• Passage shown:
++++++

Choosing a Notified Body: What MedTech Founders Need to Know
- May 18
- 4 min read

If you’re building a medical device under the EU MDR, picking a Notified Body (NB) is one of the most consequential decisions you’ll make on your road to market. It’s not a procurement exercise you can knock out in an afternoon, and it’s not something you’ll easily undo. The NB you sign with today will likely be your conformity assessment partner for years - through your initial certification, your surveillance audits, and most of your subsequent product changes.
So, before you fire off RFPs to every NB on the NANDO database, slow down. Here’s what actually matters when you’re choosing one, especially as an early-stage company.
1. Treat it like a long-term relationship, because it is
Switching Notified Bodies later is painful. It’s not impossible, but it’s slow, expensive and disruptive. Contracts with a NB are typically agreed for several years; for a while you may find yourself managing two parallel relationships at once. The new Notified Body may have different requirements than the previous one, which can increase workloads and create additional complexity during the handover. Difficult to handle for a start-up. Most companies that switch say they wish they’d chosen better the first time around.
That means your selection criteria shouldn’t just be price and turnaround. Think about cultural fit, communication style, the people you’ll actually be working with and whether you can imagine talking to them for the next several years. If your gut says “this is going to be painful”, trust it.
2. Make sure they have the right MDN/MDA codes
This sounds basic, but it’s where a lot of founders trip up. Notified Bodies are designated to assess specific device categories, identified by MDN codes (for non-active devices) and MDA codes (for active devices), plus horizontal codes for special processes (like sterile devices).
Your device may map to several codes - and not every NB covers every combination. Before you go any further in conversations, confirm in writing that the NB is designated for all the codes your device requires. The NANDO database is your friend here (Nando Database).
3. Demand a real timeline and budget — ideally with fixed timing
One of the most common founder complaints about NBs is unpredictability. You submit your technical documentation, then wait... and wait. And then get a question, address it, and wait again. Sometimes the process takes up to 24 months in total. For a startup with a runway, this is existential.
A good NB should be able to give you a realistic timeline and budget upfront, with milestones you can plan around. Some NBs now offer fixed-timing commitments — meaning they contractually agree to specific review windows. Ask about this. Ask how they handle delays on their side versus yours. Ask what their average end-to-end time has actually been for devices similar to yours. Vague answers are a warning sign.
4. Look for structured dialogue
You’re allowed to have a structured dialogue with your Notified Body before formal submission — essentially a series of conversations to align on what your technical documentation should contain, what evidence they’ll expect, and where your weak spots are.

++++++

• Data excerpt:
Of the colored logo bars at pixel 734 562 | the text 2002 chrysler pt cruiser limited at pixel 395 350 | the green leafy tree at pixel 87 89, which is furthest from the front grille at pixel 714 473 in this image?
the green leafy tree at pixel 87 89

++++++

• Instructions for the task: Continue the article on choosing a Notified Body under the EU MDR, starting right after its last sentence on structured dialogue before formal submission.

• Response box:
Not every NB offers this, and the ones that do offer it to different degrees. For a start-up with an innovative product, structured dialogue can save you months. You find out what’s missing before you submit, rather than getting a non-conformity report two months in. Ask explicitly: “Do you offer structured dialogue, and what does it look like in practice?”
5. Ask about the Express Route (or equivalent fast-track programs)
Some Notified Bodies have introduced expedited assessment pathways — sometimes branded as “Express Route” or similar — designed to give predictable, accelerated review for manufacturers who come in well-prepared. The trade-off is usually higher upfront cost and stricter requirements on the quality of your submission, but for a startup racing to revenue, the time savings can be worth far more than the fee delta.
These programs vary by NB, so ask: Do you offer one? What are the eligibility criteria? What are realistic time savings? And crucially, what happens if my submission fails to qualify or is removed from the express track partway through?
6. You’re not limited to your home country
This is something a lot of founders miss: you can choose any Notified Body designated under MDR, anywhere in the EU. You don’t have to use a German NB just because you’re based in Germany (and for us in Switzerland – we don’t even have one anymore). A Dutch, Italian, or Swedish NB is just as valid and may offer better availability, pricing, or fit for your specific device.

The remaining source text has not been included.